Text excerpt:
Just to note, Tillitis (the company behind this) was spawned by Mullvad: https://mullvad.net/en/blog/mullvad-creates-a-hardware-company

[-] dannym@lemmy.escapebigtech.info 5 points 10 months ago

The more you know! I don't follow their blog so I didn't realize this. This is a pleasant surprise and yet another reason to love Mullvad.

[-] akrot@lemmy.world 2 points 10 months ago

The only reason I am hesitant about mullvad is that they are swedish based

[-] cashews_best_nut@lemmy.world 8 points 10 months ago

I am engorged.

[-] simple@lemmy.world 5 points 10 months ago

Seems like a cool project, but with such weak specs what can one actually do with this?

[-] dannym@lemmy.escapebigtech.info 21 points 10 months ago* (last edited 10 months ago)

The specs are literally the reason why people would buy this. It's basically the best device we have available that can be used as a base for devices handling secure computation, or software handling secure computation. Think of a FIDO2 key, or a gpg smartcard, all secure and verifiable

[-] dragontamer@lemmy.world 4 points 10 months ago* (last edited 10 months ago)

[Dataset entries]
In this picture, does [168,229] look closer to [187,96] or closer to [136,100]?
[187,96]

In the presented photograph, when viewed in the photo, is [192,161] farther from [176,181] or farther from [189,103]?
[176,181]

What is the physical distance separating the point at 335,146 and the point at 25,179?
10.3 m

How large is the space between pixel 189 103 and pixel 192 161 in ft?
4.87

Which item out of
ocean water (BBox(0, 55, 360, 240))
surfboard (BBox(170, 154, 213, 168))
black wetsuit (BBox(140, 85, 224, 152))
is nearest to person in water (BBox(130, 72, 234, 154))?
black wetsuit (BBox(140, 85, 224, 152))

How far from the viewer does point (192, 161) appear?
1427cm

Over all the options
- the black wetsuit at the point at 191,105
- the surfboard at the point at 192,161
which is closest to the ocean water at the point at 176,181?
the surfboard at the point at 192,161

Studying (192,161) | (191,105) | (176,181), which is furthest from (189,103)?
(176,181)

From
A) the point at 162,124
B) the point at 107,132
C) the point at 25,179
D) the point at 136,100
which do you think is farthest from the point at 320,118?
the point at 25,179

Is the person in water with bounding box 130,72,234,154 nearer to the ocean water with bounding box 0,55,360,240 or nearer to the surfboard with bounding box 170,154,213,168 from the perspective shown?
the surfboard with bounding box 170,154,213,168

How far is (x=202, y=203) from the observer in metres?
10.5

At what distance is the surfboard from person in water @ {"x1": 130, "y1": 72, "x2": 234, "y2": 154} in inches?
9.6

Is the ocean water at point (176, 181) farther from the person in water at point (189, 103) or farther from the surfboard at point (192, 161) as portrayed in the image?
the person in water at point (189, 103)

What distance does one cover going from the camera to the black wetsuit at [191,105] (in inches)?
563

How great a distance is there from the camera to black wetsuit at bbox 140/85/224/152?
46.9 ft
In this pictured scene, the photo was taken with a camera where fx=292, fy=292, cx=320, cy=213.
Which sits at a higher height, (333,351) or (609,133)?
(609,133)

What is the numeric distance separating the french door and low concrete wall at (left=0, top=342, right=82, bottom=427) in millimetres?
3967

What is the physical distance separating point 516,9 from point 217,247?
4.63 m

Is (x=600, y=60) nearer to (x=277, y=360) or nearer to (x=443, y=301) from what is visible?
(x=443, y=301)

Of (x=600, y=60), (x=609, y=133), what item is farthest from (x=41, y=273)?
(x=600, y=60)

Given task 1: Output the passage of the forum thread about Tillitis between "The more you" and "I am engorged.", inclusive.
Given task 2: According to the forum thread about Tillitis, why would people buy the device even though its specs were called weak? Answer in one to three sentences.
Given task 3: In the forum thread about Tillitis, which company spawned Tillitis?
You won't need the dataset lines.

Complete answer 1:
The more you know! I don't follow their blog so I didn't realize this. This is a pleasant surprise and yet another reason to love Mullvad.

[-] akrot@lemmy.world 2 points 10 months ago

The only reason I am hesitant about mullvad is that they are swedish based

[-] cashews_best_nut@lemmy.world 8 points 10 months ago

I am engorged.

Complete answer 2: The reply says the specs are the very reason to buy it. It describes the device as the best one available to serve as a base for devices or software that handle secure computation, such as a FIDO2 key or a gpg smartcard, all secure and verifiable.

Complete answer 3: Mullvad.